Kıbrıslı Türklerle ilgili Özel Grubu (Task Force) AB'nin Genişleme Genel Müdürlüğü uhdesinden alıp, Bölgesel Politika Müdürlüğü’nün uhdesine verdi ve daha ayağının tozuyla, biz Kıbrıslı Türklere güzel bir siyasi tokat atıp, çirkin bir de mesaj gönderdi.
Kimileri bu değişiklikle ilgili iyimser olmaya çalışıyor ancak işin doğrusu Junker, "Eylem Grubu"nu AB’nin Genişleme Genel Müdürlüğü uhdesinden alıp, Bölgesel Politika Genel Müdürlüğü uhdesine vermekle biz “Kıbrıslı Türklerin" statüsünü değiştirdi. Junker'in bu kalleşçe uygulaması ile artık biz Kıbrıslı Türklerin, AB üyesi Kıbrıs (Rum) Yönetiminin içinde bir azınlık olmanın dışında AB'ye girmemizin kapıları kapatılmış oldu.
AB'ye göre Rumlardan ayrı bir varlık değiliz.
AB'ye göre Rumlardan ayrı bir devlet veya eyalet de değiliz.
AB'ye göre Rumların bir parçası da değiliz.
AB'ye göre biz, Afrika'da herhangi bir devletin bünyesinde yaşamını sürdüren kabileler benzeri, AB ödeneklerinden mali yardım talep eden gelişmemiş bir toplumuz. Hepsi bu kadar. Ne eksiği var ne de fazlası var bu sınıflamanın, ne de daha başka bir tanımlaması…
Bu nedenle de Rumlar, Junker'in bu kararından sonra "Ezeli hedefimize ulaştık" diye bayram yapıp, hep birlikte sirtaki oynadılar. Halay başında beyaz mendil sallayan da Junker'di.
Başkalarına insan hakları, özgürlük, bağımsızlık, adalet ve eşitlik dersleri veren böylesi ıskarta bir birliğe, daha doğrusu AB adı altındaki Hıristiyan Birliği’ne lanet olsun.
Junker'in bize attığı bu kazıktan sonra, 4 Nisan 2004 tarihinde yapılan Annan Planı referandumunun akabinde bizlerin, üçüncü ülke kategorisinde ayrı bir varlık olarak kabul edilmiş olmamızla birlikte AB'nin, ünlü ve yarısından çoğu kendi bürokratının maaşına gitmiş olan mali yardımı, "Genişleme ile ilgili bir uygulama" konusundan çıkarılıp, "Bölgesel Politikalar uygulaması" içinde değerlendirilecek.
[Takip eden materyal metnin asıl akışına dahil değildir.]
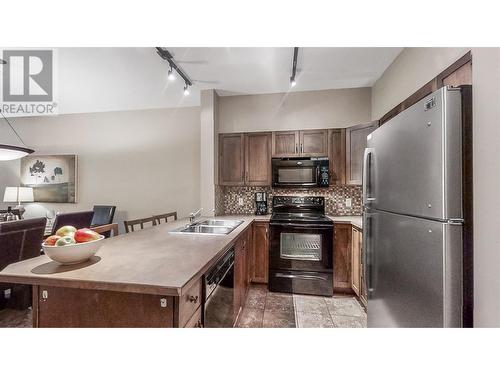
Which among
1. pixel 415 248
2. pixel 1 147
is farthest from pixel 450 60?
pixel 1 147

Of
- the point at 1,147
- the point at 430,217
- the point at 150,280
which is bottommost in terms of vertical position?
the point at 150,280

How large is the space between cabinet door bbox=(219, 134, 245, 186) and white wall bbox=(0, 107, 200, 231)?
2.22 ft

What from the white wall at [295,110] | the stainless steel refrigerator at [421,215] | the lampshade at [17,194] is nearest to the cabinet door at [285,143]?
the white wall at [295,110]

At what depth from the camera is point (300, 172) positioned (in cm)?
296

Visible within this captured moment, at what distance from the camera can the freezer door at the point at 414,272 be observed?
961 mm

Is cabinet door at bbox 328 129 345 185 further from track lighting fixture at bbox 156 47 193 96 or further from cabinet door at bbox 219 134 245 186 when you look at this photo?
track lighting fixture at bbox 156 47 193 96

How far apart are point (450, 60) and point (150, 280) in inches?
88.2

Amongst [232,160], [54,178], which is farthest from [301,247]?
[54,178]

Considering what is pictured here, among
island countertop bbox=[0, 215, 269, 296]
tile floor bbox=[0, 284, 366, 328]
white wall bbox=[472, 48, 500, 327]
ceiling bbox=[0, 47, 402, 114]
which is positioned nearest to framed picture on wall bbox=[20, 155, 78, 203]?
ceiling bbox=[0, 47, 402, 114]

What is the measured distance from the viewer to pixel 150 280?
0.92 meters

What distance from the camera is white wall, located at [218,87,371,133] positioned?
Answer: 3107 millimetres

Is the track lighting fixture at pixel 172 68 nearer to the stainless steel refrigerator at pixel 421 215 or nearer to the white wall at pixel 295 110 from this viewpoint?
the white wall at pixel 295 110

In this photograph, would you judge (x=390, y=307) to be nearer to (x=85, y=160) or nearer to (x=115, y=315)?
(x=115, y=315)

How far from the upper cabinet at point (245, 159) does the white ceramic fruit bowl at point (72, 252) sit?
2200 millimetres
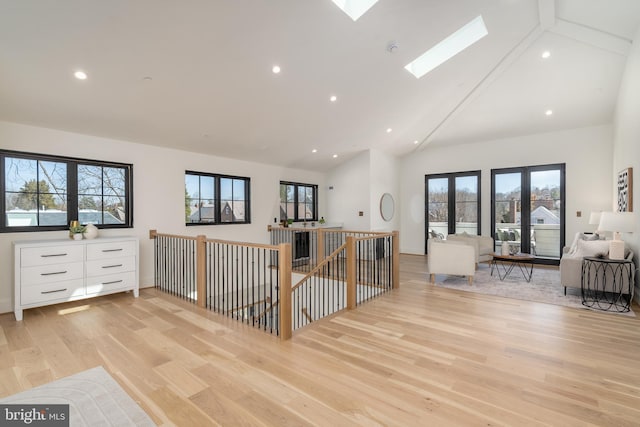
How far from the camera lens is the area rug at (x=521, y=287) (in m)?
4.41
Yani aynen 1960 Kıbrıs Cumhuriyeti Anayasasında "Azınlık" statüsü verilmiş Maronitlere, Ermenilere ve Latinlere uygulandığı gibi…
Buna ilaveten Junker Efendi, daha işe başladığının ilk günü, genişlemeyi durdurduklarını ve önümüzdeki beş yıl içinde yani yaklaşık 2020 yılının başlarına kadar, -Türkiye'yi kastederek- hiç bir ülkeyi üye yapmayacaklarını açıkladığı için Genişleme Müdürlüğü'nün bazı yetkileri alındı ve görev alanı da daraltıldı.
Elbette, bu beş yıl içinde, herhangi bir nedenle, mesela İskoçya'nın İngiltere'den ayrılması gibi veya da benzeri bir nedenle Hıristiyan bir devlet AB'ye üyelik için başvurursa, Junker Efendinin bu kararı baypas edilecek ve söz konusu ülke ile hemen ve derhal görüşmeler başlatılıp, üye yapılacak. “Üye yapılmayacak” kararı sadece Türkiye'ye yönelik ve çok özgün.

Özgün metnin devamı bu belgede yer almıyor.